ACTION ITEM.
In the data below, begin at the line with "Raider Explorer 210" and stop after the line with "czekoladowe-ciasto-z-malinami"; output those lines exactly and no pictures.

STORED DATA.

******************************

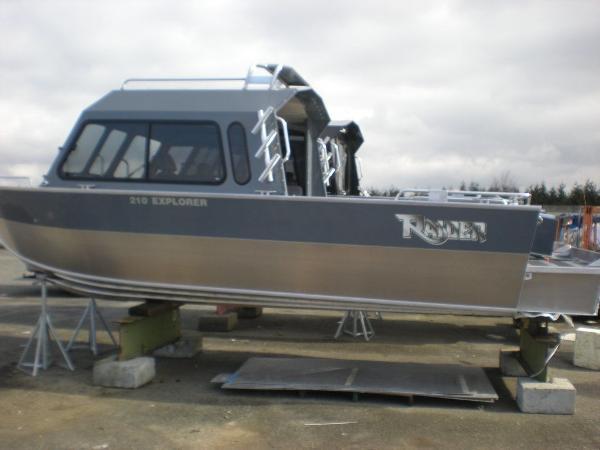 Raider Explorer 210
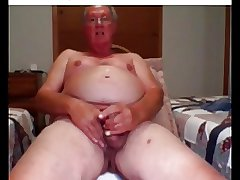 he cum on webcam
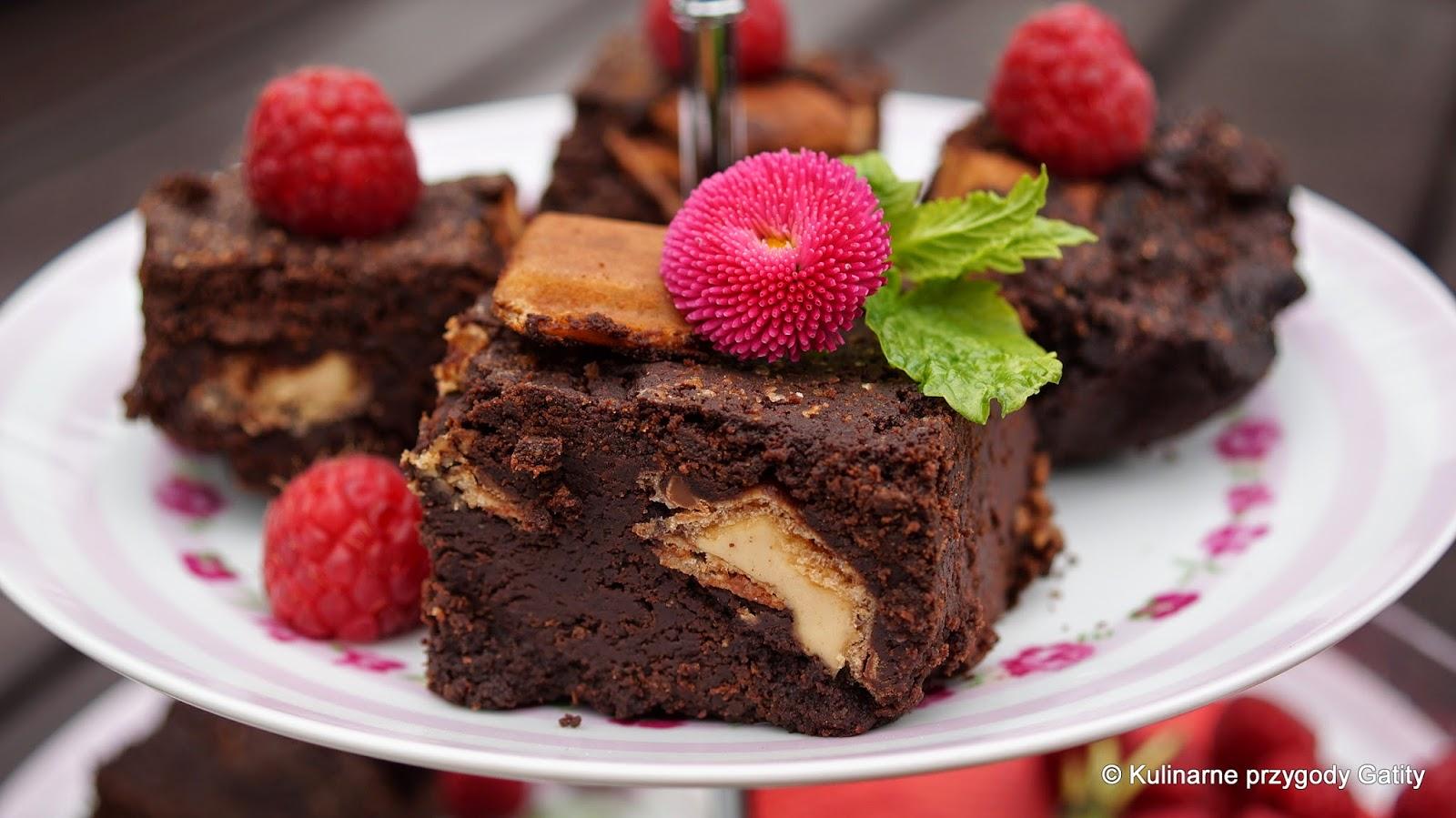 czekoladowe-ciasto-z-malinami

******************************

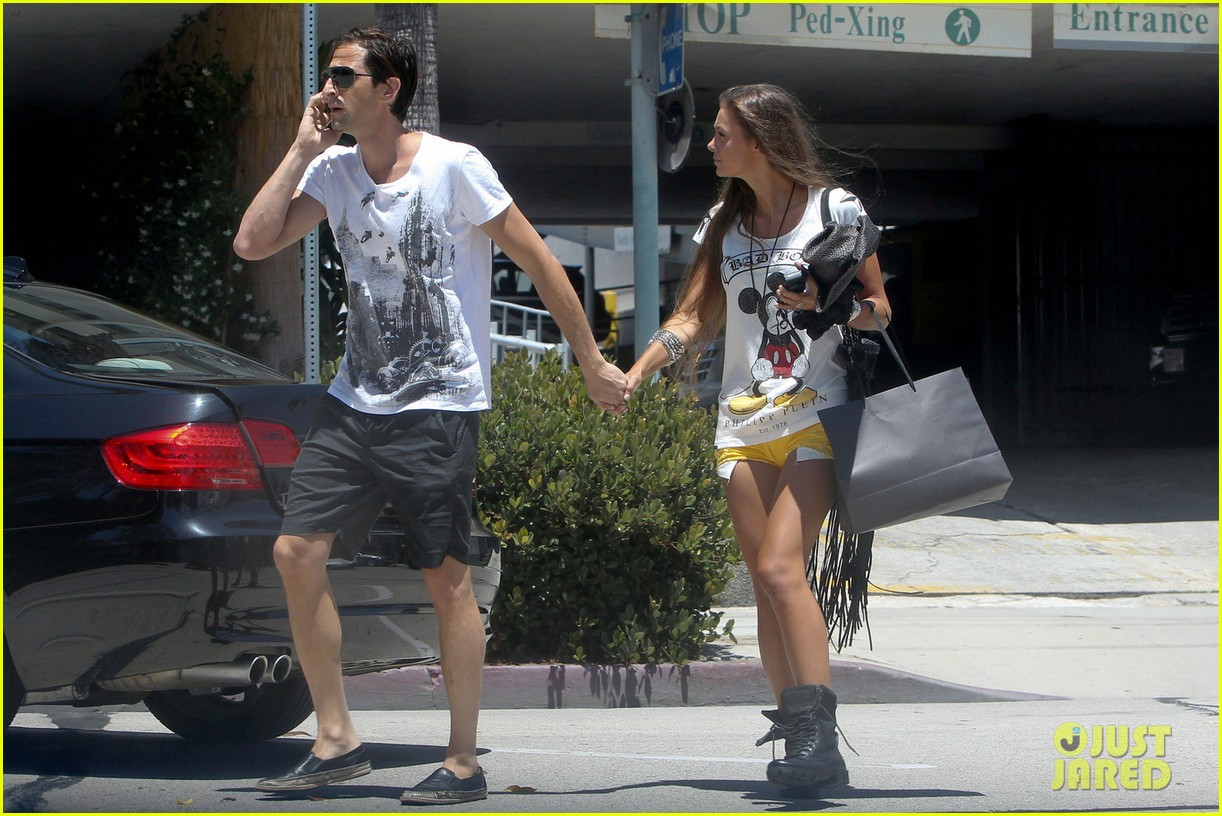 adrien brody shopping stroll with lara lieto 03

******************************

EXERCISE RESULT.
 Raider Explorer 210
 he cum on webcam
 czekoladowe-ciasto-z-malinami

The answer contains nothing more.